Exercise tasks:
A) Which GENERIC_ access rights does the passage on Windows NFS mode bits name, and which permission digit is each one set for?
B) Answer these about the passage on Windows NFS mode bits:
(i) Which Windows ACL management tool does not display the human-readable names of the three special SIDs?
(ii) What mode does ls -l in Mac's bash always show?
(iii) Which bits are described as not visible in the CIFS/NTFS ACL?
C) Print the passage on Windows NFS mode bits from "Interesting that Windows's" up to and including "was also interesting.".

Passage given:
##########
Windows NFS server is storing the user owner bits with SID
S-1-5-88-1 and using SID S-15-88-2 for group owner and S-1-5-88-4 for
the ACE for "other" (this is easy to spot over CIFS/SMB3 etc because
user owner and group owner map to these SIDs in the security
descriptor returned over the wire).

As expected, for each of the 3 ACEs, it is setting "GENERIC_READ" in
the ACE for '4' (read) and GENERIC_WRITE for '2' (write) and
GENERIC_EXECUTE for '1' (execute). What is puzzling is where it
stores the setuid and sticky bits (bits 07000) because they are not
visible in the CIFS/NTFS ACL.

Interesting that Windows's ACL management tool "cacls" doesn't display
the human readable names of the three special SIDs (even when run
locally on NTFS) although does display the ACE associated with the sid
with its raw SID.

Trying it on a different server which also handles both NFS and
CIFS/SMB3, the Mac, was also interesting.
Strangely enough the Mac client didn't seem to recognize these ACEs (I
thought they did) - and ls -l in Mac's bash always shows mode of 0700

In addition the Mac server doesn't seem to support Query Security
descriptor from cifs (Linux) or SMB2.1 (Windows 8.1) so I couldn't run
"cacls" on the Windows mount to Mac server to view how the Mac handles
chmod of the various permission bits (what it does to emulate them in
the ACL).
--
Thanks,

Steve
Anton Altaparmakov
2014-09-25 10:29:51 UTC
Permalink
Hi Steve,
Post by Steve French
Did some experiments today to see how mode bits are stored by the
Windows NFS server in the RichACL (CIFS or NFS ACL). mounted nfsv4.1
to Windows from Linux then created a bunch of files and did chmod of
various combinations of 07777 bits (including sticky, setuid etc.)
Windows NFS server is storing the user owner bits with SID
S-1-5-88-1 and using SID S-15-88-2 for group owner and S-1-5-88-4 for
the ACE for "other" (this is easy to spot over CIFS/SMB3 etc because
user owner and group owner map to these SIDs in the security
descriptor returned over the wire).
As expected, for each of the 3 ACEs, it is setting "GENERIC_READ" in
the ACE for '4' (read) and GENERIC_WRITE for '2' (write) and
GENERIC_EXECUTE for '1' (execute). What is puzzling is where it
stores the setuid and sticky bits (bits 07000) because they are not
visible in the CIFS/NTFS ACL.
##########
Supplied information:
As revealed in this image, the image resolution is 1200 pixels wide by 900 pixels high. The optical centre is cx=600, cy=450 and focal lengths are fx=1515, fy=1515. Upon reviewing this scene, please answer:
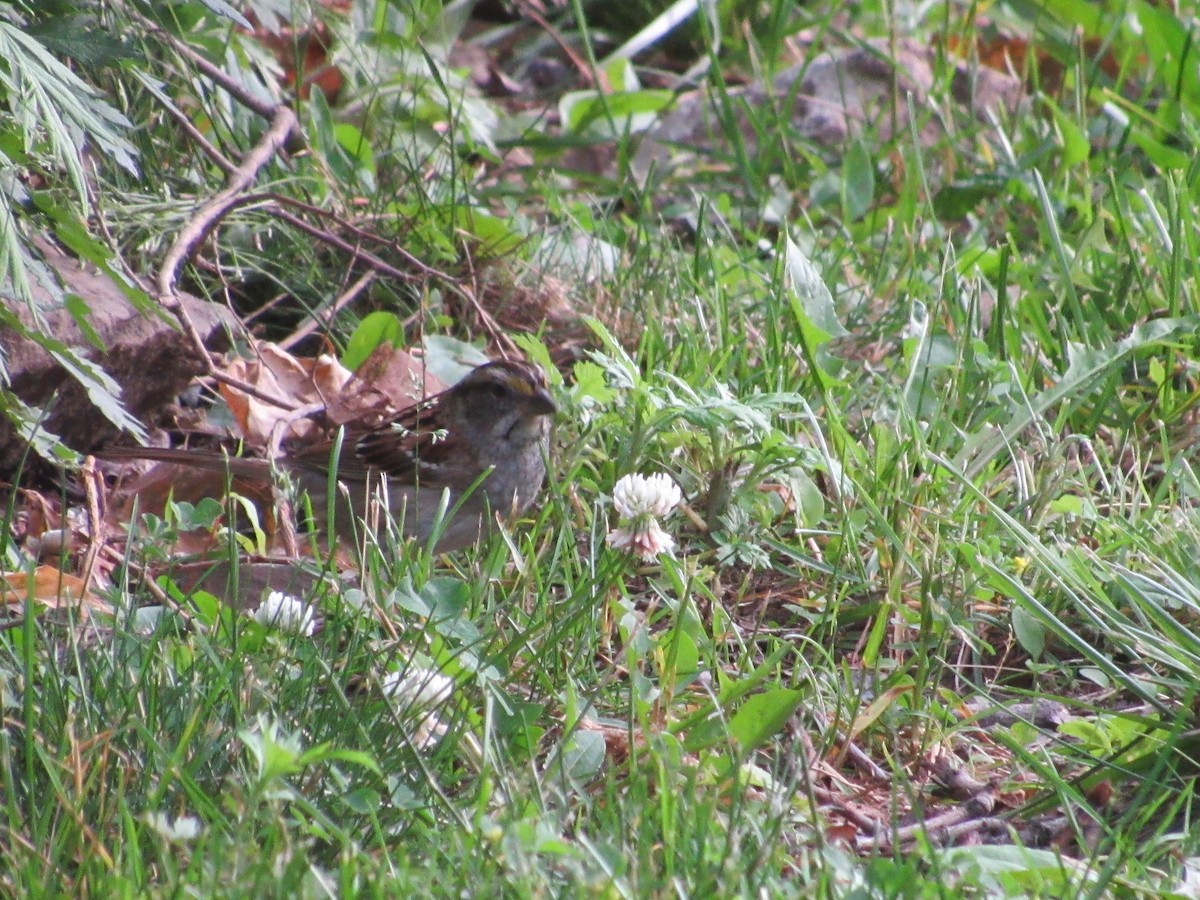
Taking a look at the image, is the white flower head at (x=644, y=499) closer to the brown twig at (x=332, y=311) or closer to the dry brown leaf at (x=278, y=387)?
the dry brown leaf at (x=278, y=387)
##########
Answers by task:
A)
GENERIC_READ: '4' (read)
GENERIC_WRITE: '2' (write)
GENERIC_EXECUTE: '1' (execute)

B)
(i) cacls
(ii) 0700
(iii) The setuid and sticky bits (bits 07000)

C)
Interesting that Windows's ACL management tool "cacls" doesn't display
the human readable names of the three special SIDs (even when run
locally on NTFS) although does display the ACE associated with the sid
with its raw SID.

Trying it on a different server which also handles both NFS and
CIFS/SMB3, the Mac, was also interesting.